• _Task description_:
Copy out every line of the listing below that contains the word "does".

• _Source data_:
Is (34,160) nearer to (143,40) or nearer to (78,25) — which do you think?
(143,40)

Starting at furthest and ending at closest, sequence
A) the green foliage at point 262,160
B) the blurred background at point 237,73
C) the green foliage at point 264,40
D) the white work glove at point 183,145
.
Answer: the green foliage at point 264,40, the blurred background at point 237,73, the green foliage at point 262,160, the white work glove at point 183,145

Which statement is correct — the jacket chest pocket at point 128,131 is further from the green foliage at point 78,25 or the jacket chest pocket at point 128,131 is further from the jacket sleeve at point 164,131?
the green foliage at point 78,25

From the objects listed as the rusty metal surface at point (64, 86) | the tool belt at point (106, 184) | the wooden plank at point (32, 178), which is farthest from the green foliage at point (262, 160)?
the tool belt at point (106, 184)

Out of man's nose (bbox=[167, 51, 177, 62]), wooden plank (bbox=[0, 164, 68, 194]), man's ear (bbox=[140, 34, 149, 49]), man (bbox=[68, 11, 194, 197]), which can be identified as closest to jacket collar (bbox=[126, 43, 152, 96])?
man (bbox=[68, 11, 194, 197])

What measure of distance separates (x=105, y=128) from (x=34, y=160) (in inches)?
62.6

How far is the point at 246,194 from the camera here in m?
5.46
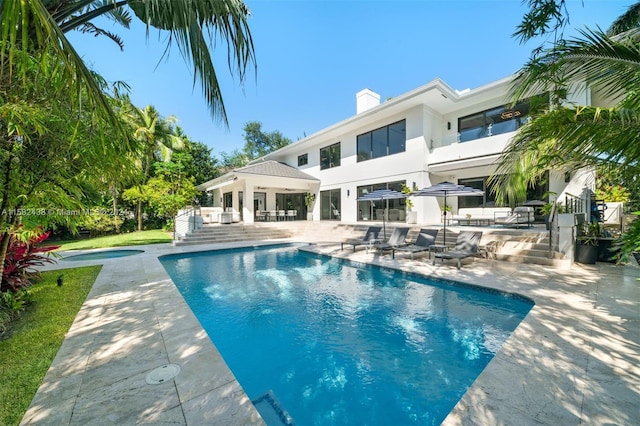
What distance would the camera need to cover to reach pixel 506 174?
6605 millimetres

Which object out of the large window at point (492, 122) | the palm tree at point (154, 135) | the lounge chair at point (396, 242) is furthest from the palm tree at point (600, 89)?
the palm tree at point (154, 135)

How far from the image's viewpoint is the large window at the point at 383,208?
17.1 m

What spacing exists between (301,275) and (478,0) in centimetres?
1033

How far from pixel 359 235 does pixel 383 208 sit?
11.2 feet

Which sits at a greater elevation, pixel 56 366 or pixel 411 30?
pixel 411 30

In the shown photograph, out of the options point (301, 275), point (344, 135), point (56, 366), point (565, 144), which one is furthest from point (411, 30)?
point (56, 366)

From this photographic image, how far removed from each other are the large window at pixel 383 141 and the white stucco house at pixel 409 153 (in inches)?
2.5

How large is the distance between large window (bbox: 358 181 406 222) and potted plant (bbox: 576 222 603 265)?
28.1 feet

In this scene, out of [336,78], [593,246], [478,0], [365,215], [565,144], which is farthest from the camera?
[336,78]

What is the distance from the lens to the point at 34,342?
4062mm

--

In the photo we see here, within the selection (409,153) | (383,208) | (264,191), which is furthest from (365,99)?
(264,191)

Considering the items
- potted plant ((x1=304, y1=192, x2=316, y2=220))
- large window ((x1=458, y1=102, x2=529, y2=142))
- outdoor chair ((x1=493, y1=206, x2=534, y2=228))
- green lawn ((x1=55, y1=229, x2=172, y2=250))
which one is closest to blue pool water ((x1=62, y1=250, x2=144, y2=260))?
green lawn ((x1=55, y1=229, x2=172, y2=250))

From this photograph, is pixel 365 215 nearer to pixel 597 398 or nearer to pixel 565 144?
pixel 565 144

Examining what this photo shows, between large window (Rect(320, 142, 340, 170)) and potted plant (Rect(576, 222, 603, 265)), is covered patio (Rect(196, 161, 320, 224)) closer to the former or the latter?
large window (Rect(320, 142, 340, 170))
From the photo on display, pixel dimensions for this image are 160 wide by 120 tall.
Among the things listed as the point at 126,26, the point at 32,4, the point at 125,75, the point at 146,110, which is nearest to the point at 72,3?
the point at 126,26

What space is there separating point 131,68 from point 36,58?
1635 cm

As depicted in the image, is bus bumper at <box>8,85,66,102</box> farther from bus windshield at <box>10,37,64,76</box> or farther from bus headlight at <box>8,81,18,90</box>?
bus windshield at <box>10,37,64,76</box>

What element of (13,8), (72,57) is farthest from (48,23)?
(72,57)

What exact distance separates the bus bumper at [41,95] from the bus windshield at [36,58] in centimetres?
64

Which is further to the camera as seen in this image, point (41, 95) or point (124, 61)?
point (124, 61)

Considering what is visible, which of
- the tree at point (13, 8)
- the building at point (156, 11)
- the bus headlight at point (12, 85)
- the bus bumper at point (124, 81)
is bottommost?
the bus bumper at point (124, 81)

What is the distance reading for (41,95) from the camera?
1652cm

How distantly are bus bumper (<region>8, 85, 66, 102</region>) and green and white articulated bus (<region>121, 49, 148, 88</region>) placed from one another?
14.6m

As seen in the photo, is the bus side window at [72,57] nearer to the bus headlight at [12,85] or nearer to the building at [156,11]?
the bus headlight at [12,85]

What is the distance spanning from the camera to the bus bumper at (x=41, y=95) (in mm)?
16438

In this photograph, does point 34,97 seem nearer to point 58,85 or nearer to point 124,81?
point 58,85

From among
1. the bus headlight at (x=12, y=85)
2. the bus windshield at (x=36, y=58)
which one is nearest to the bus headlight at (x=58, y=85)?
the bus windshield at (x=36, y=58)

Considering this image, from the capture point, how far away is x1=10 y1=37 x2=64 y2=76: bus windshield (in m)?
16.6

==

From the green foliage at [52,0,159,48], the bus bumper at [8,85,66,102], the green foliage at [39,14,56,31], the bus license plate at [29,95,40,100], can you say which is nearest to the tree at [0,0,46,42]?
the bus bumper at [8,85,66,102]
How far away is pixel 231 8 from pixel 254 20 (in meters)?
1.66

• _Solution for this task_:
How far from pixel 359 235 does pixel 383 208 sit?
In this photograph, does point 34,97 seem nearer to point 58,85 or nearer to point 124,81?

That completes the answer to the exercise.